*Text excerpt:*
Set up our data pipelines for training and evaluation.

In [6]:
def make_dataset_pipeline(dataset, repeat_and_shuffle=True):
    """Set up the pipeline for the given dataset.
    
    Caches, repeats, shuffles, and sets the pipeline up to prefetch batches."""
    cached_dataset = dataset.cache()
    if repeat_and_shuffle:
        cached_dataset = cached_dataset.repeat().shuffle(2048)
    cached_dataset = cached_dataset.batch(BATCH_SIZE, drop_remainder=True)
    cached_dataset = cached_dataset.prefetch(tf.data.experimental.AUTOTUNE)
    return cached_dataset

# Load the preprocessed English dataframe.
preprocessed_en_filename = TRAIN_DATA

# Set up the dataset and pipeline.
english_train_dataset = make_dataset_pipeline(
    make_sentence_dataset_from_csv(preprocessed_en_filename))

# Process the new datasets by language.
preprocessed_val_filename = VALID_DATA

nonenglish_val_datasets = {}
for language_name, language_label in [('Spanish', 'es'), ('Italian', 'it'),
                                      ('Turkish', 'tr')]:
    nonenglish_val_datasets[language_name] = make_sentence_dataset_from_csv(
        preprocessed_val_filename, language_to_filter=language_label)
    nonenglish_val_datasets[language_name] = make_dataset_pipeline(
        nonenglish_val_datasets[language_name], repeat_and_shuffle=False)

nonenglish_val_datasets['Combined'] = make_sentence_dataset_from_csv(preprocessed_val_filename)
nonenglish_val_datasets['Combined'] = make_dataset_pipeline(nonenglish_val_datasets['Combined'], repeat_and_shuffle=False)

Compile our model. We'll first evaluate it on our new toxicity dataset in the 
different languages to see its performance. After that, we'll train it on one of our English datasets, and then again evaluate its performance on the new multilingual toxicity data. As our metric, we'll use the [AUC](https://www.tensorflow.org/api_docs/python/tf/keras/metrics/AUC).

In [7]:
with strategy.scope():
    multilingual_bert = multilingual_bert_model()

    # Compile the model. Optimize using stochastic gradient descent.
    multilingual_bert.compile(
        loss=tf.keras.losses.BinaryCrossentropy(),
        optimizer=tf.keras.optimizers.SGD(learning_rate=0.001),
        metrics=[tf.keras.metrics.AUC()])

multilingual_bert.summary()

Model: "model"

*Provided material:*

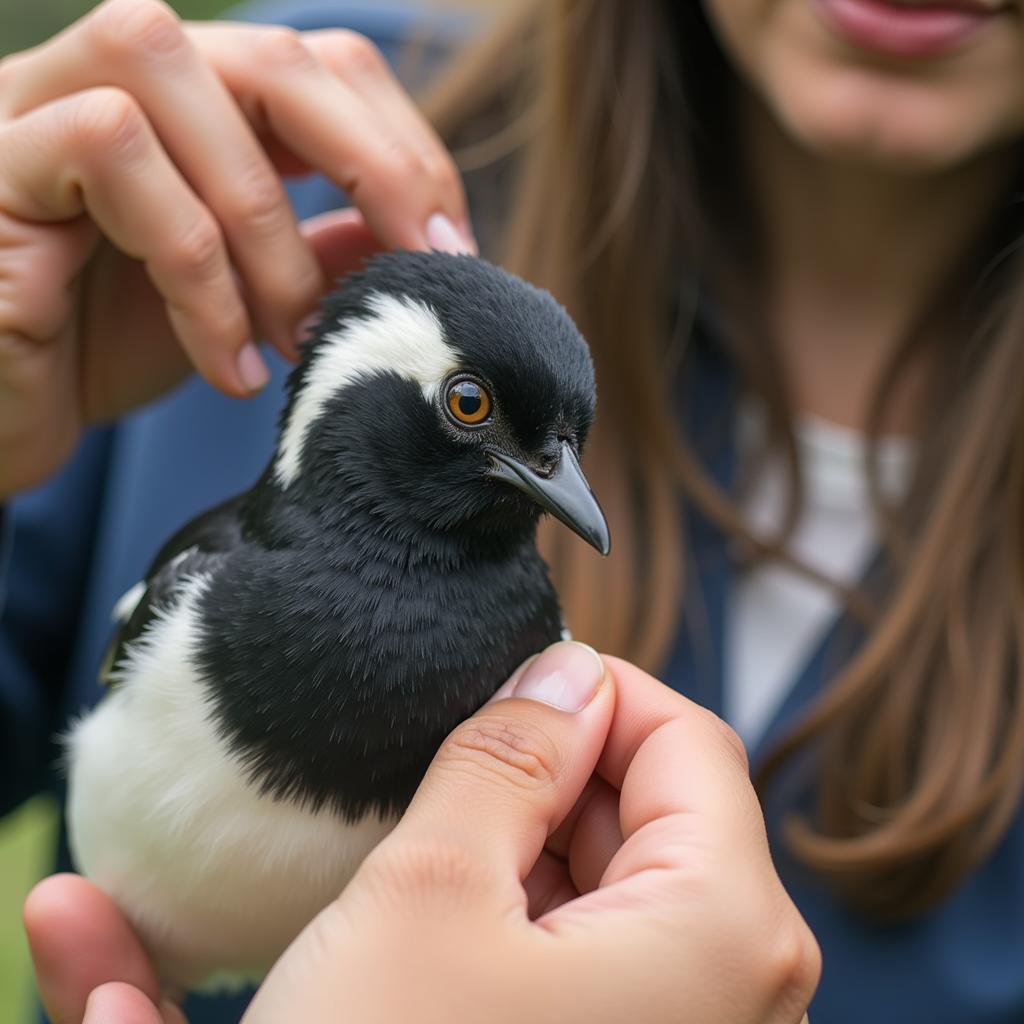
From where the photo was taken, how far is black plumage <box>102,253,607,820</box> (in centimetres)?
169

*What you will do:*
(1) In the notebook excerpt, which dataset methods does `make_dataset_pipeline` call?
(2) In the notebook excerpt, what learning rate is the SGD optimizer given?
(3) Continue the notebook excerpt on the multilingual BERT toxicity model after its last line.
The material above is separate from the notebook excerpt and unrelated to it.

*Answers by item:*
(1) `cache`, `repeat`, `shuffle`, `batch`, `prefetch`

(2) 0.001

(3)
__________________________________________________________________________________________________
Layer (type)                    Output Shape         Param #     Connected to                     
input_word_ids (InputLayer)     [(None, 128)]        0                                            
__________________________________________________________________________________________________
input_mask (InputLayer)         [(None, 128)]        0                                            
__________________________________________________________________________________________________
all_segment_id (InputLayer)     [(None, 128)]        0                                            
__________________________________________________________________________________________________
keras_layer (KerasLayer)        [(None, 768), (None, 177853441   input_word_ids[0][0]             
                                                                 input_mask[0][0]             

In [8]:
# Test the model's performance on non-English comments before training.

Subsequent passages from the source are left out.